それから80年ほど経過した1890年(明治23年)、三菱社が島全体と鉱区の権利を買い取り、本格的に石炭の発掘が開始されました。
端島炭鉱の石炭はとても良質で、隣接する高島炭鉱とともに日本の近代化を支えてきました。
石炭出炭量の増加に比例するように島は急成長を遂げ、1960年(昭和35年)には5,267人が住んでいました。
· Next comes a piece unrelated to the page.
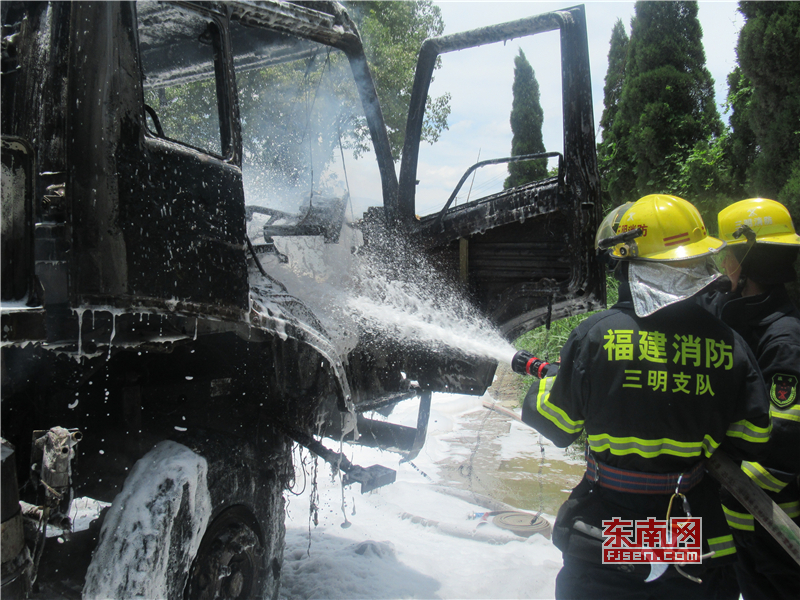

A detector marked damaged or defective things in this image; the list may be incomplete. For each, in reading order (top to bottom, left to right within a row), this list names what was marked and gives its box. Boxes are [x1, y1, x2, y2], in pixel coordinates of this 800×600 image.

burned truck [0, 2, 600, 596]
charred truck cab [0, 2, 600, 596]
burned truck door [396, 3, 604, 342]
当時の人口密度はなんと世界一。東京人口密度の9倍以上とも言われるほどでした。
島内には、病院や学校・寺院・神社・派出所や映画館・理髪店などが立ち並び、島の施設だけで何不自由のない完全な都市として機能していた。
しかし島の半分以上は鉱場。
その残りの土地に病院や学校・寺院・神社・派出所や映画館・理髪店などが立ち並んでいたため、建物と建物の間はとても狭く、島全体が家族のように仲良く暮らしていました。
繁栄を極めた軍艦島でしたが、、主要エネルギーであった石炭がその座を石油へと移ることにより衰退の一途をたどります。
1974年1月15日に閉山、この年の4月20日に全ての住民が島から離れ、軍艦島は無人島となりました。